Begin GIVEN DATA
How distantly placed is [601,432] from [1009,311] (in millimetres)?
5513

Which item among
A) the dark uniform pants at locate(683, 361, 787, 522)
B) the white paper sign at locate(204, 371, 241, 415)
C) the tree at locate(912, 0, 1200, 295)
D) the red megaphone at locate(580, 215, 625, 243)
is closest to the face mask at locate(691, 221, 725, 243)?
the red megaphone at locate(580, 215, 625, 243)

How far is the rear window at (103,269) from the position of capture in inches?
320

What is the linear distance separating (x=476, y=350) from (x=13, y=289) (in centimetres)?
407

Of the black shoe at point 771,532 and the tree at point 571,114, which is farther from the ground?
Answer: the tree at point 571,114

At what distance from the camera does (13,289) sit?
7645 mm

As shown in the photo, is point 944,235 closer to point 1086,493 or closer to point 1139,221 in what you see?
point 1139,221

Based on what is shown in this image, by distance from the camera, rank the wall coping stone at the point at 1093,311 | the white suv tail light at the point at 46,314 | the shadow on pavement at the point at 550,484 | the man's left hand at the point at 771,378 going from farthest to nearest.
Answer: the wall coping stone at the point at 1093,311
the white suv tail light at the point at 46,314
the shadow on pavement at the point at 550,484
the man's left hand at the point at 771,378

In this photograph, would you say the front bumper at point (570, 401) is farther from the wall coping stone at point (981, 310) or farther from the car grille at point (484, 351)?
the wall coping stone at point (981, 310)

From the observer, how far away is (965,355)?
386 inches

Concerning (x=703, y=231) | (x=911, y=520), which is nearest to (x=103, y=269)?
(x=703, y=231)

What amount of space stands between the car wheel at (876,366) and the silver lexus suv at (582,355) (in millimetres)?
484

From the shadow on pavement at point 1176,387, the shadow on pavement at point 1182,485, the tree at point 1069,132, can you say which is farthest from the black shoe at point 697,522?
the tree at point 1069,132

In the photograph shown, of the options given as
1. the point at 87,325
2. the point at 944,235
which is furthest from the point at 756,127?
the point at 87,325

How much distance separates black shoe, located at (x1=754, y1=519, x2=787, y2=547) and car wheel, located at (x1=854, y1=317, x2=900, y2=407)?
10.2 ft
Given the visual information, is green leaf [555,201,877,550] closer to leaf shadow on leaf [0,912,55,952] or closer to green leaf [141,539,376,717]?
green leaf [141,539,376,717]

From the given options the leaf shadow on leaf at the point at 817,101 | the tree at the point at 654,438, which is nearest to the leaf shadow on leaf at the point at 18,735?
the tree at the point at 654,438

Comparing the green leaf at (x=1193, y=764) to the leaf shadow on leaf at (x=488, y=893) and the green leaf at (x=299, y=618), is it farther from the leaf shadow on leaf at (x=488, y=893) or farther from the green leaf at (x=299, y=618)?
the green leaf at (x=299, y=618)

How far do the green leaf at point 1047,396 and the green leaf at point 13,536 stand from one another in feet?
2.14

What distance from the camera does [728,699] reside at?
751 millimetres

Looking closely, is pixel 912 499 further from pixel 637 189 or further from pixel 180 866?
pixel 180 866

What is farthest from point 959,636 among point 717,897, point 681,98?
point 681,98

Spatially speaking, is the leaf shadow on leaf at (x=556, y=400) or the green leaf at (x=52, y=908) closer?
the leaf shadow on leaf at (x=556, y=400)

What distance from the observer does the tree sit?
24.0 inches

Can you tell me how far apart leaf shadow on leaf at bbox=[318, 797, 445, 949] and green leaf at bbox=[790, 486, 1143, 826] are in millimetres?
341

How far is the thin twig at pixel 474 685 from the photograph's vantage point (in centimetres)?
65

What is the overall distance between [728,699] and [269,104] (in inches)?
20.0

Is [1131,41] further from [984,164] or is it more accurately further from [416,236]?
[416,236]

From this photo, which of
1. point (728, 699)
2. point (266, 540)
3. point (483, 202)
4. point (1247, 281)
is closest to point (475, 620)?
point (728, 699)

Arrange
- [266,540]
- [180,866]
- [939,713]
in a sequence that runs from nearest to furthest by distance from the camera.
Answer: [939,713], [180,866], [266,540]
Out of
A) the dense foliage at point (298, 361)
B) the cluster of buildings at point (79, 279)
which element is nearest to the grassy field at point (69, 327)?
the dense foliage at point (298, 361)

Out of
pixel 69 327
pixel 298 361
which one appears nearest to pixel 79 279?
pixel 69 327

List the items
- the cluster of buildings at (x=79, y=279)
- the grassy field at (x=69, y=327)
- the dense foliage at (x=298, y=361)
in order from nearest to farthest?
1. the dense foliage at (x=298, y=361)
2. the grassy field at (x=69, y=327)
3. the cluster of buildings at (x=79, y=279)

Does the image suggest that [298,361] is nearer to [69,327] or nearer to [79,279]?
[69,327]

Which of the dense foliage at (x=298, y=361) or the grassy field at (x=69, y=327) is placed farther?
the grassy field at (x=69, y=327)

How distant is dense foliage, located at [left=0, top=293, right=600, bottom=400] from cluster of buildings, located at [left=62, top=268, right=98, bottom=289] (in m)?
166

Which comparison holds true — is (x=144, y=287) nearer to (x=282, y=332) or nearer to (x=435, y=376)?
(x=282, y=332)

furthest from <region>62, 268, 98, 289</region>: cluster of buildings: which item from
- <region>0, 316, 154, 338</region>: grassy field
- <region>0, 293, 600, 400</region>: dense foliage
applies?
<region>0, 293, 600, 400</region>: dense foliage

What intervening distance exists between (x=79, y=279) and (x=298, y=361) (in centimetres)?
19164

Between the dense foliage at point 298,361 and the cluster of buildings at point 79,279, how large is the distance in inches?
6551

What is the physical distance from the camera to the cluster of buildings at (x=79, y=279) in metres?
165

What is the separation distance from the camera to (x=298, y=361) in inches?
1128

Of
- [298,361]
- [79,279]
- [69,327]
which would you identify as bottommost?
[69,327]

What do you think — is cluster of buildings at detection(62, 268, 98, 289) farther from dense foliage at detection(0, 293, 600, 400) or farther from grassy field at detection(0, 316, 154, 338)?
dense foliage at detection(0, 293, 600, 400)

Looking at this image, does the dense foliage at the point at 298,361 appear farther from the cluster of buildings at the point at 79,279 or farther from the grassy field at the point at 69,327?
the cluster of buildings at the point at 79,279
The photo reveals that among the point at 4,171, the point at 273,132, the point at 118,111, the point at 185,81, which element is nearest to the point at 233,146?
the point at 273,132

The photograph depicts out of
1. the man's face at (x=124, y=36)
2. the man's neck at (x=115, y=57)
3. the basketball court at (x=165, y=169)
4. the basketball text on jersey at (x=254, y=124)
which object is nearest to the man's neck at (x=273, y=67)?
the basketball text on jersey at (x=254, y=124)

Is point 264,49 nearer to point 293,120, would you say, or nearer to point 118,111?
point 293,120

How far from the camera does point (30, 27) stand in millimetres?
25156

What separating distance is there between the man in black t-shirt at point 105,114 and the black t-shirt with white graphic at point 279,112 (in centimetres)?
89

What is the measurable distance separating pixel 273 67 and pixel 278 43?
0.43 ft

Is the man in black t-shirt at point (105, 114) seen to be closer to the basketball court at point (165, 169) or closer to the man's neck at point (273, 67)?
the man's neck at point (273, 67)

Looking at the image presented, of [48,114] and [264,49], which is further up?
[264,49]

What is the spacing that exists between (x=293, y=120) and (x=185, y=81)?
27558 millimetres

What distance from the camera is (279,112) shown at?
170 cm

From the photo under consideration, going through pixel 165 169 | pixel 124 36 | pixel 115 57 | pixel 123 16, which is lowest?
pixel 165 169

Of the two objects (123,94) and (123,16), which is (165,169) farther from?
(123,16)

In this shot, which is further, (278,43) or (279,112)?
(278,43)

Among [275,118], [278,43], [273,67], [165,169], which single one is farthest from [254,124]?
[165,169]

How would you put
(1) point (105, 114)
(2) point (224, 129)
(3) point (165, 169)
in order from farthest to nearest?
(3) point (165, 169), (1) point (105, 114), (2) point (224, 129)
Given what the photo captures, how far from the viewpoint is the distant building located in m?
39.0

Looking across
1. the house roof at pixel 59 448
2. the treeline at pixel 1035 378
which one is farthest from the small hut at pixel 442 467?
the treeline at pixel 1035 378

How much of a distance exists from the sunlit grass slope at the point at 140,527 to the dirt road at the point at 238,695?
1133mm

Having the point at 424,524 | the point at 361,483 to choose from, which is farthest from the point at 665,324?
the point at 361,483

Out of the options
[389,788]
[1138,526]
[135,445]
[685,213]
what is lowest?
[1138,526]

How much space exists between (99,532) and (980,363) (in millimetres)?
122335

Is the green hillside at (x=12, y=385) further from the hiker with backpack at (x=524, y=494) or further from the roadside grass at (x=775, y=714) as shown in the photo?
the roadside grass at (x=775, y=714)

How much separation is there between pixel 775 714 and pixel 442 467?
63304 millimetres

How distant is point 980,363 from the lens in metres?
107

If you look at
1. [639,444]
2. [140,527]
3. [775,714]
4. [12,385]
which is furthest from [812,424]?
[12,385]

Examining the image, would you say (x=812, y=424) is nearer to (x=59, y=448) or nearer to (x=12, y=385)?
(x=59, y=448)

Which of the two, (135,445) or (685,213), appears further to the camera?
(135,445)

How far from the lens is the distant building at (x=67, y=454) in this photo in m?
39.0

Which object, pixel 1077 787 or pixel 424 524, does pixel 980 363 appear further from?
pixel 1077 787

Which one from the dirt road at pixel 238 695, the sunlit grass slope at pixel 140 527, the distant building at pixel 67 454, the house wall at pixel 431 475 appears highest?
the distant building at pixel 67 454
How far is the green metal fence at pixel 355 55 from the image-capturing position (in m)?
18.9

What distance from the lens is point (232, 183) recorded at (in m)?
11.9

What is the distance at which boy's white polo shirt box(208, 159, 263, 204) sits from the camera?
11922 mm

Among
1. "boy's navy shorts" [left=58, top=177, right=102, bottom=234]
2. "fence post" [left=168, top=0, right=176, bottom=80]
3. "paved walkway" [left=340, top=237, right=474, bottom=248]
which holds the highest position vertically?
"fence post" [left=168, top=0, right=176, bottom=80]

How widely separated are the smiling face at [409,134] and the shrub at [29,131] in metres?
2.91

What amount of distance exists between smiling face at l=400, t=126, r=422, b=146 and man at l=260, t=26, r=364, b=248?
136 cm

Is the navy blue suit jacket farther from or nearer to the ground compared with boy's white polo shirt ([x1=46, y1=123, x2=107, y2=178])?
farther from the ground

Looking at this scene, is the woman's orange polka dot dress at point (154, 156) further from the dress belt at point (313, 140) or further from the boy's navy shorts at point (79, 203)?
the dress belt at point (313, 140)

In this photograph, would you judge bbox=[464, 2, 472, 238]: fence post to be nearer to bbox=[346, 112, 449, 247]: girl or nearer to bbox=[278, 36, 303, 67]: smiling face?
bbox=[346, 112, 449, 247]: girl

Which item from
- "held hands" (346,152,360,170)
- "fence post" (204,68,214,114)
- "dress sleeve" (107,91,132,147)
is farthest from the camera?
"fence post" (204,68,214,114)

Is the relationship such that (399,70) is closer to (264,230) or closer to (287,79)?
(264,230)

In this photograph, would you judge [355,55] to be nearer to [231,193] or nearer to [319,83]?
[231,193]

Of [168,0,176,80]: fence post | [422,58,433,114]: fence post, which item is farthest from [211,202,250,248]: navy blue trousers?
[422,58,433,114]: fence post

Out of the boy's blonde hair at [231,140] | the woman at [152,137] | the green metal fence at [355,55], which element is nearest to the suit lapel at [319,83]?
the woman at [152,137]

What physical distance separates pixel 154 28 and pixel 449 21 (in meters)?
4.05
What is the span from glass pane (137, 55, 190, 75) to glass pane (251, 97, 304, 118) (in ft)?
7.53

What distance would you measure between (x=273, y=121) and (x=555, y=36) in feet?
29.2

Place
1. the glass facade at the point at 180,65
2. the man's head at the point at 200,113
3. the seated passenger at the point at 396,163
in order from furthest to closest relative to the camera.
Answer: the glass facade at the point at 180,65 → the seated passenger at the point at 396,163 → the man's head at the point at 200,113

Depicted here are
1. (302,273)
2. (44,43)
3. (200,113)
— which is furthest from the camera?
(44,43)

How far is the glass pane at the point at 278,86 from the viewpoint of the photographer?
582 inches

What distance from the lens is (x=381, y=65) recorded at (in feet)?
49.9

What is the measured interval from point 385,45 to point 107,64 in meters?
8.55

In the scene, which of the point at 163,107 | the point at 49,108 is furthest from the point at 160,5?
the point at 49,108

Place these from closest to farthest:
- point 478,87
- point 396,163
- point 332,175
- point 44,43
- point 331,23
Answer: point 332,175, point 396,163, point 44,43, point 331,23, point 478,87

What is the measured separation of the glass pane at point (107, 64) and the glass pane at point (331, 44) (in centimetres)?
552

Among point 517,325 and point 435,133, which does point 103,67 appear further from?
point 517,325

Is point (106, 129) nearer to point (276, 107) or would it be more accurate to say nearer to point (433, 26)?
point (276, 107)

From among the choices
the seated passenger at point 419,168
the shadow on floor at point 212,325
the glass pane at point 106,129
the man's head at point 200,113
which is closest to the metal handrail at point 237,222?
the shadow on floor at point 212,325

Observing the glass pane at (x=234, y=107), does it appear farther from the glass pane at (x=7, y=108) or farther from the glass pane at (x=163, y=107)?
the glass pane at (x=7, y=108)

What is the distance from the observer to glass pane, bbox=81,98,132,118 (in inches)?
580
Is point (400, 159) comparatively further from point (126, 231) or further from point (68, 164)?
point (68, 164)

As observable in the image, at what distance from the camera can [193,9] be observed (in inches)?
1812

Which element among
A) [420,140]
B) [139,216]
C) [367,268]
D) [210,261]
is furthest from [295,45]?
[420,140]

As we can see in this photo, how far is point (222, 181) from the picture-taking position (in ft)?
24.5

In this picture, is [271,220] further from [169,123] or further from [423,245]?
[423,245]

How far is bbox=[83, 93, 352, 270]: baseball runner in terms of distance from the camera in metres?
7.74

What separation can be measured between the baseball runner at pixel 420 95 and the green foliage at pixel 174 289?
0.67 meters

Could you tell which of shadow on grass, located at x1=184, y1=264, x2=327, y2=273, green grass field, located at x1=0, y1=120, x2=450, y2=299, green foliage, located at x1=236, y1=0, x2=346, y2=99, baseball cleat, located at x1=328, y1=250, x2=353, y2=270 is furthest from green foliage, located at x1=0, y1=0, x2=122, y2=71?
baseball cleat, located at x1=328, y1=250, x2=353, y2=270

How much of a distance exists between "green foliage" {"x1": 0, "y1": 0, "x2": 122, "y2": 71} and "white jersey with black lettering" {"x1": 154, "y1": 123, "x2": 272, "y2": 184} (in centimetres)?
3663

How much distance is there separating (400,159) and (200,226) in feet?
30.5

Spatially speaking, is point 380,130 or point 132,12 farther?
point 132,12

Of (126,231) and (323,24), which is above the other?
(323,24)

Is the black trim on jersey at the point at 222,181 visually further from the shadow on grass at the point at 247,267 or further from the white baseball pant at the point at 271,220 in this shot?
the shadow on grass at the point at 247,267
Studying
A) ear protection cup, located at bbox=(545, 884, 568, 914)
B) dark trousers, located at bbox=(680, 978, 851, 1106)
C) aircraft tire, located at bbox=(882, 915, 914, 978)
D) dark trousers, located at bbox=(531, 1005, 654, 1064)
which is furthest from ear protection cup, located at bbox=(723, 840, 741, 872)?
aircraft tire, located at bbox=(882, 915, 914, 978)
End GIVEN DATA
§ WHAT IS NEEDED
What are the lines from the one with "In this picture, is" through the last line of the records above? Quote them exactly and add nothing.

§ CORRECT OUTPUT
In this picture, is [271,220] further from [169,123] or further from [423,245]?
[423,245]

How far is bbox=[83, 93, 352, 270]: baseball runner in terms of distance from the camera in metres?
7.74

What separation can be measured between the baseball runner at pixel 420 95 and the green foliage at pixel 174 289?
0.67 meters

Could you tell which of shadow on grass, located at x1=184, y1=264, x2=327, y2=273, green grass field, located at x1=0, y1=120, x2=450, y2=299, green foliage, located at x1=236, y1=0, x2=346, y2=99, baseball cleat, located at x1=328, y1=250, x2=353, y2=270 is furthest from green foliage, located at x1=0, y1=0, x2=122, y2=71?
baseball cleat, located at x1=328, y1=250, x2=353, y2=270

How much of a distance exists between "green foliage" {"x1": 0, "y1": 0, "x2": 122, "y2": 71} and "white jersey with black lettering" {"x1": 154, "y1": 123, "x2": 272, "y2": 184} (in centimetres)?
3663

How much distance is there separating (400,159) and (200,226) in feet?
30.5

Spatially speaking, is point 380,130 or point 132,12 farther?
point 132,12

Of (126,231) and (323,24), which is above the other?
(323,24)

Is the black trim on jersey at the point at 222,181 visually further from the shadow on grass at the point at 247,267 or further from the white baseball pant at the point at 271,220 in this shot?
the shadow on grass at the point at 247,267
Studying
A) ear protection cup, located at bbox=(545, 884, 568, 914)
B) dark trousers, located at bbox=(680, 978, 851, 1106)
C) aircraft tire, located at bbox=(882, 915, 914, 978)
D) dark trousers, located at bbox=(531, 1005, 654, 1064)
which is furthest from ear protection cup, located at bbox=(723, 840, 741, 872)?
aircraft tire, located at bbox=(882, 915, 914, 978)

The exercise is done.